On St Andrew's Day 1996 a crowd of people outside the gates of
Holyrood House silently watched a gleaming military Land Rover
begin its journey up to Edinburgh Castle. Driven at walking pace,
the vehicle advanced between the fixed bayonets of soldiers and
sailors lining the street. As it passed they presented arms as if
saluting a state funeral. Yet nobody had died. On the back of Land
Rover, cushioned in velvet and shielded, like the Pope, by a sheet
of perspex, lay only a large and grubby white rock. The rock was
the Stone of Scone and it was coming home, exactly 700 years had
passed after it was stolen. When Edward I of England kidnapped the
Stone of Scone in 1296, he knew what he was doing. He had already
seized the Crown of Arthur from Wales, another kingdom severed of
its legitimacy. The lump of rock, the 'Stone of Destiny' to give it
its correct title, was in fact a throne kept at Scone Abbey near
Perth on which the Scottish kings of centuries had been seated for
their inauguration. Nobody could say with any degree of certainty
quite where the Stone came from. It might even have been used by
Jacob as a pillow in the desert when he dreamed about that ladder
to heaven. All that mattered, as Edward I appreciated, was that the
Stone's removal symbolized the end of national identity. Scotland
was now a colony. Never again would she stand on her own.

● **Task objective**
List every country named in the passage on the Stone of Scone.

● **Provided data**

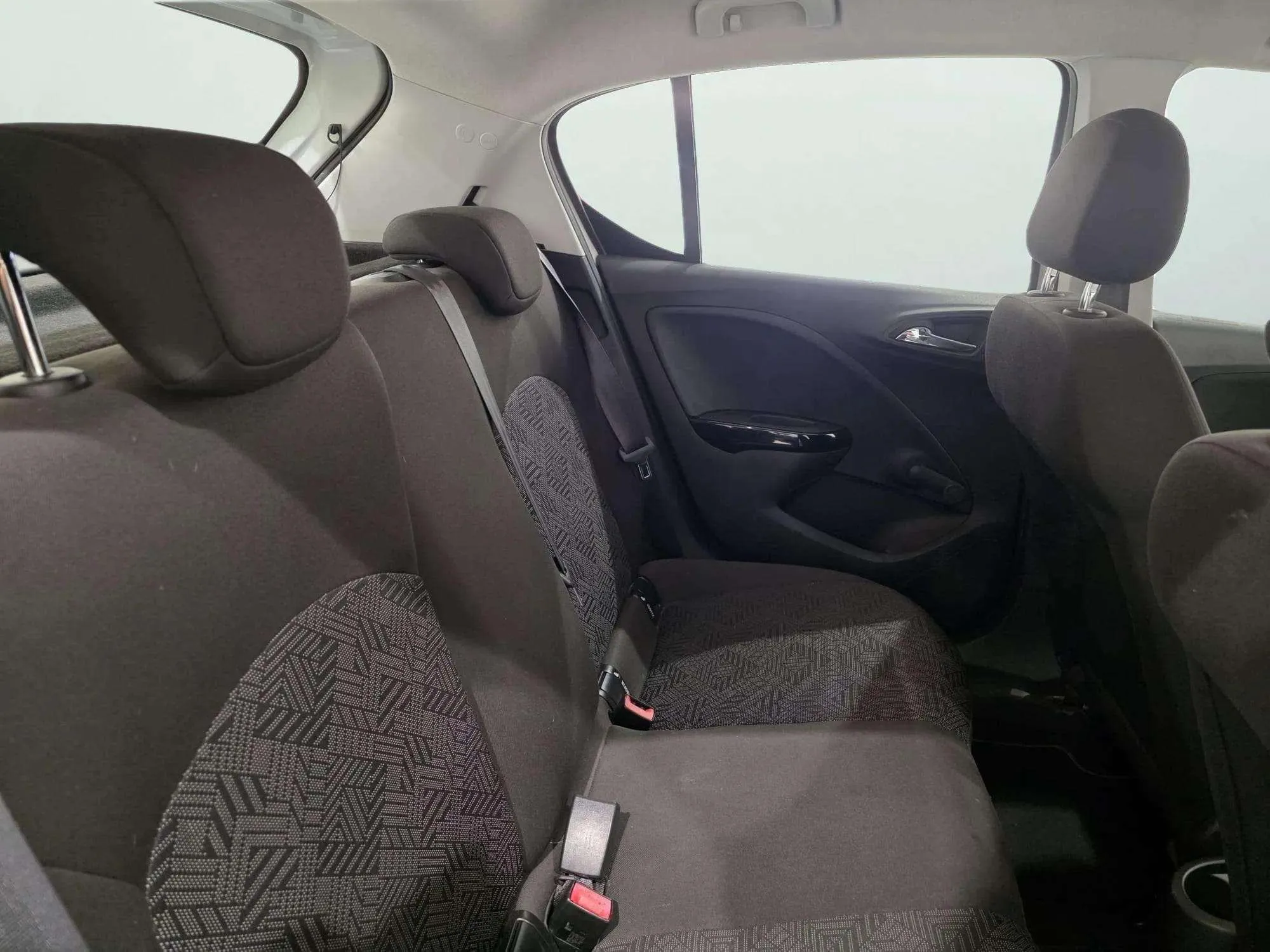 Opel Corsa 1.3 CDTi Selective - foto 9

● **Answer box**
England, Wales, Scotland